A run of records:
=====

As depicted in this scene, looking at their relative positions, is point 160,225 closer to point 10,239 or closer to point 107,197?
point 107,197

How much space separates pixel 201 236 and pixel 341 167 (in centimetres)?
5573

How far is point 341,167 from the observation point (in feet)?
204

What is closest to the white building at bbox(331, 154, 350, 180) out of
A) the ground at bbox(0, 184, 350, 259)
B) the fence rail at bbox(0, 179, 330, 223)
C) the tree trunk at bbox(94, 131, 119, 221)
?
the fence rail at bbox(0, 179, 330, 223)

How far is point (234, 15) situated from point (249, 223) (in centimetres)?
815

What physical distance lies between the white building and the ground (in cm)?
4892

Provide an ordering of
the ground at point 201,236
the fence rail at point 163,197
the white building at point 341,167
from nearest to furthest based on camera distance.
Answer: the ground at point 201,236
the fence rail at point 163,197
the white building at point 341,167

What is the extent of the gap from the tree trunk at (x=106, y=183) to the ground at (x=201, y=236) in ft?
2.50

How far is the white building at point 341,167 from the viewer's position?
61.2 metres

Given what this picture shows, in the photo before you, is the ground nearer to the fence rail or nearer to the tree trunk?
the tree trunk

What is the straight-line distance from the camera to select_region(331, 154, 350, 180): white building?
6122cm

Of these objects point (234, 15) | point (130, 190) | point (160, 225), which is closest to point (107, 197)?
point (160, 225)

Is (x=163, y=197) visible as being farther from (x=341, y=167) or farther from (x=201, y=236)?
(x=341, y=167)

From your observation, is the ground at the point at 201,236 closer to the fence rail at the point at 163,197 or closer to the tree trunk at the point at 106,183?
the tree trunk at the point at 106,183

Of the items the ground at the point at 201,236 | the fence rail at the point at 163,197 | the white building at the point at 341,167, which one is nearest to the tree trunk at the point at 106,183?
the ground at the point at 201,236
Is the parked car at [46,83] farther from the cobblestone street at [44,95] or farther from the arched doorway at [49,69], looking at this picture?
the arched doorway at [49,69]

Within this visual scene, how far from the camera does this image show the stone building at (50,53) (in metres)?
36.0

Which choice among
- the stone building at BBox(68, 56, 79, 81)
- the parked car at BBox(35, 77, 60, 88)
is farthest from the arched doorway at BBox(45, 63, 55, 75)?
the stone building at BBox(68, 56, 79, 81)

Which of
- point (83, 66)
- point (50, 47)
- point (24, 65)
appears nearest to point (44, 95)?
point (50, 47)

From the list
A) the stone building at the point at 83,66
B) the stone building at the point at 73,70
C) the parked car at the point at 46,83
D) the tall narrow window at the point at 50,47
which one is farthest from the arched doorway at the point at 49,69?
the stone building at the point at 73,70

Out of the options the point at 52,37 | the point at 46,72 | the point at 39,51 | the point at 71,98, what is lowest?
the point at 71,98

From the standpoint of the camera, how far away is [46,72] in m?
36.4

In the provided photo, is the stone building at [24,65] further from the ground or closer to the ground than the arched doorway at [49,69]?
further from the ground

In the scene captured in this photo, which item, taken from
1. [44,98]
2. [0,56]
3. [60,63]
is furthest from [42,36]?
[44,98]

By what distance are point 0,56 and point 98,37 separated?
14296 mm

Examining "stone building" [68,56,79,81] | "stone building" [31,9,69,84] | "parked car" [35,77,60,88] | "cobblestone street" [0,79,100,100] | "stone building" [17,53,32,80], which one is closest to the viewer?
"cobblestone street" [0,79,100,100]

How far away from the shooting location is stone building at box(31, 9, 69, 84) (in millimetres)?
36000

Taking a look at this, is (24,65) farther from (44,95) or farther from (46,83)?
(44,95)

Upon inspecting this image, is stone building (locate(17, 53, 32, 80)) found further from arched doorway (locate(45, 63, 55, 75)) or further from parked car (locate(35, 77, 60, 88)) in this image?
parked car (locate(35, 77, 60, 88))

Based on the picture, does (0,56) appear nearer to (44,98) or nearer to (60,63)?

=====

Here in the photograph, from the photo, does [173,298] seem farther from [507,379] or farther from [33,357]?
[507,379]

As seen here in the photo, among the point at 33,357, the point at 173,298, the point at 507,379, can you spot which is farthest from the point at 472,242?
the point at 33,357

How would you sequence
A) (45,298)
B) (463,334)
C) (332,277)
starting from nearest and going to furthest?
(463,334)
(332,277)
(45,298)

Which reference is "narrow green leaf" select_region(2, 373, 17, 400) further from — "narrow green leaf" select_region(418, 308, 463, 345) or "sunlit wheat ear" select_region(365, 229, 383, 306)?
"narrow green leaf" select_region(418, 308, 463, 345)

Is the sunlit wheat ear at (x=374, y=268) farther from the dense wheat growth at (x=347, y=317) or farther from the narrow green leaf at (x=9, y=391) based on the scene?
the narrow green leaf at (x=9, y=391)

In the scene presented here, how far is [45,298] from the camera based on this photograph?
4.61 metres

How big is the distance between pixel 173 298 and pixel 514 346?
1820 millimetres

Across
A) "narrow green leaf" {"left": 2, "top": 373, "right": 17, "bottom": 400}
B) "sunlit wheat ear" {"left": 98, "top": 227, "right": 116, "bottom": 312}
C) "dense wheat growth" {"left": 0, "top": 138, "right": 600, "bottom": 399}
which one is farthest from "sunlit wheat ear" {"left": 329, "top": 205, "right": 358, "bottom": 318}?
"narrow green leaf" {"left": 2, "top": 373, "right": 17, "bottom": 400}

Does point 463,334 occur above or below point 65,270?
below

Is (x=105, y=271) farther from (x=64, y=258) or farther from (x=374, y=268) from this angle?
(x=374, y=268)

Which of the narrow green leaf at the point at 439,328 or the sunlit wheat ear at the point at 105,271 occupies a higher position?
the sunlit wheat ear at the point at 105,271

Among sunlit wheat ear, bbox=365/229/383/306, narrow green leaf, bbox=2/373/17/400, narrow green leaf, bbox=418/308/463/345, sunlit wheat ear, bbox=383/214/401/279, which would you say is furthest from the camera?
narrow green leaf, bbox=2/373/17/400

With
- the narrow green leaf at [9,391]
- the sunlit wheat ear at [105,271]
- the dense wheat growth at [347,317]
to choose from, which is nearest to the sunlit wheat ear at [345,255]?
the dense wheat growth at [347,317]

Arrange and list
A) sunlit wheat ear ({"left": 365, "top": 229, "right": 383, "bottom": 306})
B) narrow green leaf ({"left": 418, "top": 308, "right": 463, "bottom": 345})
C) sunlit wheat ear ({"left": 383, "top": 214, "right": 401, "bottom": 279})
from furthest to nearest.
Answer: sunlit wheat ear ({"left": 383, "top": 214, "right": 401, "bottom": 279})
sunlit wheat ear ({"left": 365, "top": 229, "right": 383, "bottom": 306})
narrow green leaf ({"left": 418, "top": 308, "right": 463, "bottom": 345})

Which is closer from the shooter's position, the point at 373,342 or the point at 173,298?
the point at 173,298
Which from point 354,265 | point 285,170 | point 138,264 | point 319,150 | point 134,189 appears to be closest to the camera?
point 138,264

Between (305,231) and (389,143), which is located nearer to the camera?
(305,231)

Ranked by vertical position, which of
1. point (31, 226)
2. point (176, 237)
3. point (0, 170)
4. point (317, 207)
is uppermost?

=====

§ **WHAT THIS TASK INVOLVES**: Please express the part of the records that opens with the line containing "Arrange and list" and closes with the line containing "is uppermost?" as a JSON list of strings, one string per line and blank lines left out. Both of those lines belong in the list.

§ **WORKED SOLUTION**:
[
  "Arrange and list",
  "A) sunlit wheat ear ({\"left\": 365, \"top\": 229, \"right\": 383, \"bottom\": 306})",
  "B) narrow green leaf ({\"left\": 418, \"top\": 308, \"right\": 463, \"bottom\": 345})",
  "C) sunlit wheat ear ({\"left\": 383, \"top\": 214, \"right\": 401, \"bottom\": 279})",
  "from furthest to nearest.",
  "Answer: sunlit wheat ear ({\"left\": 383, \"top\": 214, \"right\": 401, \"bottom\": 279})",
  "sunlit wheat ear ({\"left\": 365, \"top\": 229, \"right\": 383, \"bottom\": 306})",
  "narrow green leaf ({\"left\": 418, \"top\": 308, \"right\": 463, \"bottom\": 345})",
  "Which is closer from the shooter's position, the point at 373,342 or the point at 173,298?",
  "the point at 173,298",
  "Which from point 354,265 | point 285,170 | point 138,264 | point 319,150 | point 134,189 appears to be closest to the camera?",
  "point 138,264",
  "Between (305,231) and (389,143), which is located nearer to the camera?",
  "(305,231)",
  "Ranked by vertical position, which of",
  "1. point (31, 226)",
  "2. point (176, 237)",
  "3. point (0, 170)",
  "4. point (317, 207)",
  "is uppermost?"
]